Nadmiar kortyzolu wywołuje zmiany w wyglądzie chorego. Najbardziej charakterystyczne to zaczerwienie i zaokrąglenie twarzy, a także otyłość brzuszna, otłuszczenie karku, twarzy i tułowia oraz szczupłe nogi (spowodowane zanikiem mięśni kończyn). Chory może mieć również tzw. wdowi garb spowodowany złamaniem kręgów kręgosłupa.
- Wygląda trochę karykaturalnie, ma duży brzuch i bardzo cienkie kończyny, do tego nienaturalnie szczupłe uda i ramiona - opisuje szef kliniki endokrynologii CMKP w Szpitalu Bielańskim w Warszawie prof. Wojciech Zgliczyński.
Dodaje, że na chorobę Cushinga bardziej od otyłości wskazuje siniaczenie skóry i zanik mięśni. Jeśli chory ma jednocześnie nadciśnienie, cierpi na cukrzycę, osteoporozę i wykazuje skłonność do zakrzepów, należy podejrzewać nadmierne wydzielanie kortyzolu.
Konieczne jest wtedy jak najszybsze usunięcie przyczyny choroby Cushinga, którą w 95 proc. przypadków jest gruczolak przysadki, niezłośliwy guz. Nie zawsze można go wykryć, mimo zastosowania najnowszych technik obrazowania mózgu, bo w 40 proc. przypadków jest jeszcze zbyt mały. Przeprowadza się wtedy testy hormonalne, pozwalające wykryć nadmiar kortyzolu, wskazujące na występowanie mikrogruczolaka. Podczas operacji zwykle udaje się go wykryć i usunąć.
Zabieg wykonywany jest metodą mało inwazyjną przez nos lub otwór w górnej wardze, przez który neurochirurdzy mikronarzędziami docierają do przysadki i usuwają guz.
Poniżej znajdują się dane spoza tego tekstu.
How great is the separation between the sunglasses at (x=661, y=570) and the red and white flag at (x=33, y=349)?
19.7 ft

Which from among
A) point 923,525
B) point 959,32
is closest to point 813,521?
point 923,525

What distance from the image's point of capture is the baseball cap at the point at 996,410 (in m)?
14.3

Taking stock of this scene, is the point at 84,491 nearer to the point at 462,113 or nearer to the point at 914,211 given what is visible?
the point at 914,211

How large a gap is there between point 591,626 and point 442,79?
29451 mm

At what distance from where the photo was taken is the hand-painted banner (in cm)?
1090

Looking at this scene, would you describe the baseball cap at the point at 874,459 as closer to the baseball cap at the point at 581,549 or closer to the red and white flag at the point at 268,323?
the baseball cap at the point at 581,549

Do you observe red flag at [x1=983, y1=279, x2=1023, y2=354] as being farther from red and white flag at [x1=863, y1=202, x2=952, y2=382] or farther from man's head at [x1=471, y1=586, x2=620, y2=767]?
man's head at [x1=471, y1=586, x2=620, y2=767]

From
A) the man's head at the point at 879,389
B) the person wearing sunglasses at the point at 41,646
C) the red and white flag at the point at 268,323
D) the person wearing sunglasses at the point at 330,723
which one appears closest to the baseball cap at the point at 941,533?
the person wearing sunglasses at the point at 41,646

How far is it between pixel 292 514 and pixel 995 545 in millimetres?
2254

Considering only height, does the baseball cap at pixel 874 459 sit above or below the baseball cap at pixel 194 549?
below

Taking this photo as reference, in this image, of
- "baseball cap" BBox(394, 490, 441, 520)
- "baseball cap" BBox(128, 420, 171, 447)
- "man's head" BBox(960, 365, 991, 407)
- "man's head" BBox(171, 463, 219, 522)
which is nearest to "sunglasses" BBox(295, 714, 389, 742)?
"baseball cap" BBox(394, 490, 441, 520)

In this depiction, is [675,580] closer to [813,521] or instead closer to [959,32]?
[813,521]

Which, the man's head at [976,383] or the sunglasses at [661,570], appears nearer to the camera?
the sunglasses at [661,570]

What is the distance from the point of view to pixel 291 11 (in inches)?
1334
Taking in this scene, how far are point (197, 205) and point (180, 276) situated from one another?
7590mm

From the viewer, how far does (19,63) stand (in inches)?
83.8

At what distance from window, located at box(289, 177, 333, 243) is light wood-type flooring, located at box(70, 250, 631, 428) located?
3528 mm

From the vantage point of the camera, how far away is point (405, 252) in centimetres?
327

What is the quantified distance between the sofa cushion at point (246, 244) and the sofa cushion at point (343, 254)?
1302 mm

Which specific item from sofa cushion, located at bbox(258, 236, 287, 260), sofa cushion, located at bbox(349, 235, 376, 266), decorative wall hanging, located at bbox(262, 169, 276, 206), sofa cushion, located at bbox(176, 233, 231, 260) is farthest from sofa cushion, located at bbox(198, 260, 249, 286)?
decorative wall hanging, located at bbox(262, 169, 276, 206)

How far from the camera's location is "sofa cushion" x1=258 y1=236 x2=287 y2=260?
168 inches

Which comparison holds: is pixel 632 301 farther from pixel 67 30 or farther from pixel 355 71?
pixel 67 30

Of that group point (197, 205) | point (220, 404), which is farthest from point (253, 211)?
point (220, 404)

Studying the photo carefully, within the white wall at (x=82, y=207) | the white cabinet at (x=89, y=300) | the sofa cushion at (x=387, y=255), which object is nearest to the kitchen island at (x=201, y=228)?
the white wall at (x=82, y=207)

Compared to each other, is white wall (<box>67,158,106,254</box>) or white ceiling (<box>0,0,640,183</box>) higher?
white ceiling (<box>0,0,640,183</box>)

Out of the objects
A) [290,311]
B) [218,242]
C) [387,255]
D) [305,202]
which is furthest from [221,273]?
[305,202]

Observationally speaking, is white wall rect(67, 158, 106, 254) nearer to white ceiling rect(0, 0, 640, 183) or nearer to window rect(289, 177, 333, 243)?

W Polsce takie operacje wykonywane są w kilku ośrodkach. - W Wojskowym Instytucie Medycznym w Warszawie, z którym współpracujemy, odsetek w ten sposób wyleczonych pacjentów sięga 90 proc. przy średniej europejskiej wynoszącej 80 proc. - podkreśla Zgliczyński. W jego opinii to jeden z najlepszych wyników na świecie.
- Po zabiegu zarówno stan zdrowia, jak i wygląd pacjenta zmieniają się z tygodnia na tydzień - zapewnia Stelmachowska-Banaś. Dodaje, że operacje powinny być wykonywane przez najbardziej doświadczonych neurochirurgów. Najlepiej, gdy rocznie przeprowadzają oni 50-100 zabiegów małoinwazyjnych przez nos.
Gdy operacja nie jest możliwa, stosuje się leczenie farmakologiczne, radioterapię oraz obustronne usunięcie nadnerczy. W każdej z tych terapii dąży się do zmniejszenia wydzielania kortyzolu. Radioterapia możliwa jest jednak wtedy, gdy guz przysadki zostanie wykryty. Z kolei usunięcie nadnerczy jest ostatecznością, gdyż okalecza chorego i wymaga zażywania do końca życia trzech wydzielanych przez narząd hormonów.
Na chorobę Cushinga cierpi 30 osób na 1 milion mieszkańców, a co roku wykrywana jest u 2-3 pacjentów ma milion ludności. Najczęściej występuje u osób trzydziesto- i czterdziestoletnich, głównie u kobiet.